Ha tirato le somme della tavola rotonda il prof. Antonio Caracciolo, docente all’Università la Sapienza di Roma, il quale, da buon filosofo del diritto e fresco di un corso monografico su Carl Schmitt, un giusfilosofo col pallino per la geopolitica appunto, ha evidenziato come gli USA oggi abbiano ben presente la lezione hobbesiana che nel bellum omnium contra omnes che intercorre fra Stati sovrani una delle prime armi è quella di creare disordine in casa del nemico e inoltre non rispettino il diritto internazionale, salvo poi in certe circostanze pretendere che certi Paesi lo facciano, per cui viene a cadere l’universalità della norma.
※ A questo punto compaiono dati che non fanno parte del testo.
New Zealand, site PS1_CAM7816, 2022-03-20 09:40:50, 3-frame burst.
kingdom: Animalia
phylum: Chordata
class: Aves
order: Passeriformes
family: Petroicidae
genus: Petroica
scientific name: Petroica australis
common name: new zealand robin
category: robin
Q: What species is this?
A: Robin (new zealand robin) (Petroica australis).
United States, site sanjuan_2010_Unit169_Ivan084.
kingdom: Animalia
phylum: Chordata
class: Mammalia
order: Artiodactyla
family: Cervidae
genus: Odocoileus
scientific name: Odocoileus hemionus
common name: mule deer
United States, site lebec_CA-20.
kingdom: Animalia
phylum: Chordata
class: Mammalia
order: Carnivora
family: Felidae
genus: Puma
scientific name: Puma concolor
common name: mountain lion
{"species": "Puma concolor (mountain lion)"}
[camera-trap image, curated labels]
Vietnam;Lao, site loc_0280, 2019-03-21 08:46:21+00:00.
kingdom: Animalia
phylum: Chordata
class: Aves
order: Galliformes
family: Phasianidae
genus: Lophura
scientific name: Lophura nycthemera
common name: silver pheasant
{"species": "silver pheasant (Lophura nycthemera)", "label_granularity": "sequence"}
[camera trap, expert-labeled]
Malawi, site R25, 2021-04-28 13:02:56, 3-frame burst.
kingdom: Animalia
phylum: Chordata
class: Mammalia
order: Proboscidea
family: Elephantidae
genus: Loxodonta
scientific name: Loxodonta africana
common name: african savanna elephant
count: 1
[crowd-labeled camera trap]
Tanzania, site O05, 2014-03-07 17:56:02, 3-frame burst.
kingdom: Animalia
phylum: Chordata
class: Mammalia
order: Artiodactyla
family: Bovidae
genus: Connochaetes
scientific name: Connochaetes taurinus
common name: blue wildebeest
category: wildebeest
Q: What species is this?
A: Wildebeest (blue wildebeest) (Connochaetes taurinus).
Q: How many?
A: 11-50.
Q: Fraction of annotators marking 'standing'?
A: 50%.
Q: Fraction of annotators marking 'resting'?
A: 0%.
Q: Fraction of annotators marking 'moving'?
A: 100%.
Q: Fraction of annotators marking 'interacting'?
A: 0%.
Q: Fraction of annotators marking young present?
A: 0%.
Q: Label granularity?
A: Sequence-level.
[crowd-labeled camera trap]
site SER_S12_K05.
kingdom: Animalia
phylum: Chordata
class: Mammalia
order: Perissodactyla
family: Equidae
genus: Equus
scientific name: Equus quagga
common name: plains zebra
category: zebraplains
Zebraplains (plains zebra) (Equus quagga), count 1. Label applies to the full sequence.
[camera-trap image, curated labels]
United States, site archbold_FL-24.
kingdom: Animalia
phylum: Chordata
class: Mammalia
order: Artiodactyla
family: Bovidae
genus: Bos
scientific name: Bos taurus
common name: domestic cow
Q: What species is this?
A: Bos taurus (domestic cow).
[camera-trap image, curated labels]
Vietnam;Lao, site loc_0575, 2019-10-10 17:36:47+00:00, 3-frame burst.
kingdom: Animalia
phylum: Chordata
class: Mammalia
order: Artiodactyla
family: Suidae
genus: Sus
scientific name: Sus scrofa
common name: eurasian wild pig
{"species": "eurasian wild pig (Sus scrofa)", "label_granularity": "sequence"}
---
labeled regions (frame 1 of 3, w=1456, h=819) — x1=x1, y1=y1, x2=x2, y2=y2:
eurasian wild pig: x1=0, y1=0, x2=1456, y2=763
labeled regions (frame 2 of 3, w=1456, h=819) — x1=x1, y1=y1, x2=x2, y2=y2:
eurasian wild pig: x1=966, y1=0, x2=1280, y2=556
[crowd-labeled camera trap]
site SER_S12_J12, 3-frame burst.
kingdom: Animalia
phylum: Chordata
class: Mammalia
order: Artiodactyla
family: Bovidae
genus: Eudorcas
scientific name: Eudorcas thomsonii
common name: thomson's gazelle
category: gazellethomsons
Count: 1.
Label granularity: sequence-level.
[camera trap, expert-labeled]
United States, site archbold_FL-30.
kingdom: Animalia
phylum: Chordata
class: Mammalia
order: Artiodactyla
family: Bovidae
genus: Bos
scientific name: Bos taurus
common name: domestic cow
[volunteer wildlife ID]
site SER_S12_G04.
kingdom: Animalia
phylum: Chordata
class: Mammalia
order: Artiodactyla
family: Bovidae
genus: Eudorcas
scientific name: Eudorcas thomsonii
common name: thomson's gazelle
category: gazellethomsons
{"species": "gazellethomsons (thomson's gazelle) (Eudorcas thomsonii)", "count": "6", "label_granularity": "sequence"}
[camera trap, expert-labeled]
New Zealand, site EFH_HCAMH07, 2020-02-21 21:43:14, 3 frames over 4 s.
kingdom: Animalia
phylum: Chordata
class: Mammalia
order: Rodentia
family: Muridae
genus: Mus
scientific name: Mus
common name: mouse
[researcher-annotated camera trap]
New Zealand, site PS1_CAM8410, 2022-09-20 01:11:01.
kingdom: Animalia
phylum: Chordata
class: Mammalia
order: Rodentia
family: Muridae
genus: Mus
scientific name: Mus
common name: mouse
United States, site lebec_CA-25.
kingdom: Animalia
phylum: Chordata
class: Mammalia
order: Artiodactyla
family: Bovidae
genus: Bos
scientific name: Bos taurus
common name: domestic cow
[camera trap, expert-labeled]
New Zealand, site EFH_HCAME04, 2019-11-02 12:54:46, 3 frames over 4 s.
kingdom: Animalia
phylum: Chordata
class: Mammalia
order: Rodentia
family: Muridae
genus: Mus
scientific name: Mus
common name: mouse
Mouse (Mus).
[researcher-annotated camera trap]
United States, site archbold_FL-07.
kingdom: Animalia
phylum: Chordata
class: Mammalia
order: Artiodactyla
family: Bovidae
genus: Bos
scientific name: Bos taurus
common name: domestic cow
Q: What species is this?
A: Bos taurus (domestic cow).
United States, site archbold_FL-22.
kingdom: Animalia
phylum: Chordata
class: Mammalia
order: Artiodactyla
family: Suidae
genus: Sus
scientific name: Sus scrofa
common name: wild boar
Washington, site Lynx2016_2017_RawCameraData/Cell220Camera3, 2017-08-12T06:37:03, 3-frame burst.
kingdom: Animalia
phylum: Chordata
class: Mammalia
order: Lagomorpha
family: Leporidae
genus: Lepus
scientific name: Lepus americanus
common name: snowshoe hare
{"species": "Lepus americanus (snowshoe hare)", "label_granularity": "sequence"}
Se questi sono gli effetti dell’unipolarismo in prospettiva dell’utopistico Stato unico che dovrebbe affratellarci tutti, ben venga un mondo multipolare in cui le varie potenze regionali avranno modo di mettere in atto un sistema di scambi e compensazioni che sicuramente peggiore di quanto oggi abbiamo non potrà essere.